> Problems to solve
• a. In the passage on making XmlSerializer ignore namespaces, rewrite the paragraph beginning "If you expect no namespace" more briefly, keeping its main facts.
• b. Write what comes next in the passage on making XmlSerializer ignore namespaces, picking up after its final sentence.

> Passage provided
┌──

Yes, you can tell the XmlSerializer to ignore namespaces during de-serialization.
Define an XmlTextReader that ignores namespaces. Like so:
// helper class to ignore namespaces when de-serializing
public class NamespaceIgnorantXmlTextReader : XmlTextReader
{
public NamespaceIgnorantXmlTextReader(System.IO.TextReader reader): base(reader) { }
public override string NamespaceURI
{
get { return ""; }
}
}
// helper class to omit XML decl at start of document when serializing
public class XTWFND : XmlTextWriter {
public XTWFND (System.IO.TextWriter w) : base(w) { Formatting= System.Xml.Formatting.Indented;}
public override void WriteStartDocument () { }
}
Here's an example of how you would de-serialize using that TextReader:
public class MyType1
{
public string Label
{
set { _Label= value; }
get { return _Label; }
}
private int _Epoch;
public int Epoch
{
set { _Epoch= value; }
get { return _Epoch; }
}
}
String RawXml_WithNamespaces = #"
<MyType1 xmlns='urn:booboo-dee-doo'>
<Label>This document has namespaces on its elements</Label>
<Epoch xmlns='urn:aaaaaaaaaaaaaaaaaaaaaaaaaaaaaa'>0</Epoch>
</MyType1>";
System.IO.StringReader sr;
sr= new System.IO.StringReader(RawXml_WithNamespaces);
var s1 = new XmlSerializer(typeof(MyType1));
var o1= (MyType1) s1.Deserialize(new NamespaceIgnorantXmlTextReader(sr));
System.Console.WriteLine("\n\nDe-serialized, then serialized again:\n");
XmlSerializerNamespaces ns = new XmlSerializerNamespaces();
ns.Add("urn", "booboo-dee-doo");
s1.Serialize(new XTWFND(System.Console.Out), o1, ns);
Console.WriteLine("\n\n");
The result is like so:
<MyType1>
<Label>This document has namespaces on its elements</Label>
<Epoch>0</Epoch>
</MyType1>
If you expect no namespace, but the input has namespaces, then you can set
Namespaces = false
on your XmlTextReader.

└──

> Recorded data
┌──

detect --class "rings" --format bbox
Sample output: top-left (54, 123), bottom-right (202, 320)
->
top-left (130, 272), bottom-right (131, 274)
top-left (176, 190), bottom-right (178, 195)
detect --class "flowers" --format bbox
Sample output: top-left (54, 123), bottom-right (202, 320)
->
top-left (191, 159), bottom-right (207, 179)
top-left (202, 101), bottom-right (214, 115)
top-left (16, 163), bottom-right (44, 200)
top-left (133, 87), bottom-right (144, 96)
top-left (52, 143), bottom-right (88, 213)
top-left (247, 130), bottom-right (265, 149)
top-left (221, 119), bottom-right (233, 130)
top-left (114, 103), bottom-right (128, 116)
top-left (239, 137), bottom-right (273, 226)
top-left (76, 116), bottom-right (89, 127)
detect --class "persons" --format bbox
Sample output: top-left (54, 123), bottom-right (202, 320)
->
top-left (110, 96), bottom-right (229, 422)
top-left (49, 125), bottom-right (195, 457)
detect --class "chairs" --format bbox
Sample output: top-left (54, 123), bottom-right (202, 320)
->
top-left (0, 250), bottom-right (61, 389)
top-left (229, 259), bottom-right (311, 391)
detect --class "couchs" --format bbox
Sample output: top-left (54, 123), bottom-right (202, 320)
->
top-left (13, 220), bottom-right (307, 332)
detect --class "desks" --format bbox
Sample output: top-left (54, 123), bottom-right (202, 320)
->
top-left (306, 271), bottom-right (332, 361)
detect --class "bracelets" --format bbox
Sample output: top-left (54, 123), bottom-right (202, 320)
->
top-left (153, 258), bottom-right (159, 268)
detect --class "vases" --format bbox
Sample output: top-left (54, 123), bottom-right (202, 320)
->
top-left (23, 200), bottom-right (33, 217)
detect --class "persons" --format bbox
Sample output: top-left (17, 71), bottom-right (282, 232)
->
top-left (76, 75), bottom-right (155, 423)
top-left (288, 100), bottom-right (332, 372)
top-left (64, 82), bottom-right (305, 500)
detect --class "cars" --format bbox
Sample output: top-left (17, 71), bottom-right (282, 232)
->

└──

> Response list
• a. When the input has namespaces you don't expect, set Namespaces = false on the XmlTextReader.

• b.
Exdended Wolfgang Grinfeld answer (w/o exception handling):
public static Message Convert(XmlDocument doc)
{
Message obj;
using (TextReader textReader = new StringReader(doc.OuterXml))
{
using (XmlTextReader reader = new XmlTextReader(textReader))
{
reader.Namespaces = false;
XmlSerializer serializer = new XmlSerializer(typeof(Message));
obj = (Message)serializer.Deserialize(reader);
}
}
return obj;
}
Solved this by using XmlSerializer Deserialize to read from xml instead from stream. This way before xml is Deserialized, using Regex to remove xsi:type from the xml. Was doing this is Portable Class Library for Cross Platform, so did not had many other options :(. After this the deserialization seems to work fine.
Following code can help,
public static TClass Deserialize<TClass>(string xml) where TClass : class, new()
{
var tClass = new TClass();
xml = RemoveTypeTagFromXml(xml);
var xmlSerializer = new XmlSerializer(typeof(TClass));
using (TextReader textReader = new StringReader(xml))
{
tClass = (TClass)xmlSerializer.Deserialize(textReader);
}
return tClass;
}
public static string RemoveTypeTagFromXml(string xml)
{
if (!string.IsNullOrEmpty(xml) && xml.Contains("xsi:type"))
{
xml = Regex.Replace(xml, #"\s+xsi:type=""\w+""", "");
}
return xml;
}
Why try to make the XmlSerializer forget how XML works? It's a fact of XML that two elements with the same name but different namespaces are different elements.
If you want to process XML that has no namespaces, then you should pre-process it to remove the namespaces, and then pass it to the serializer.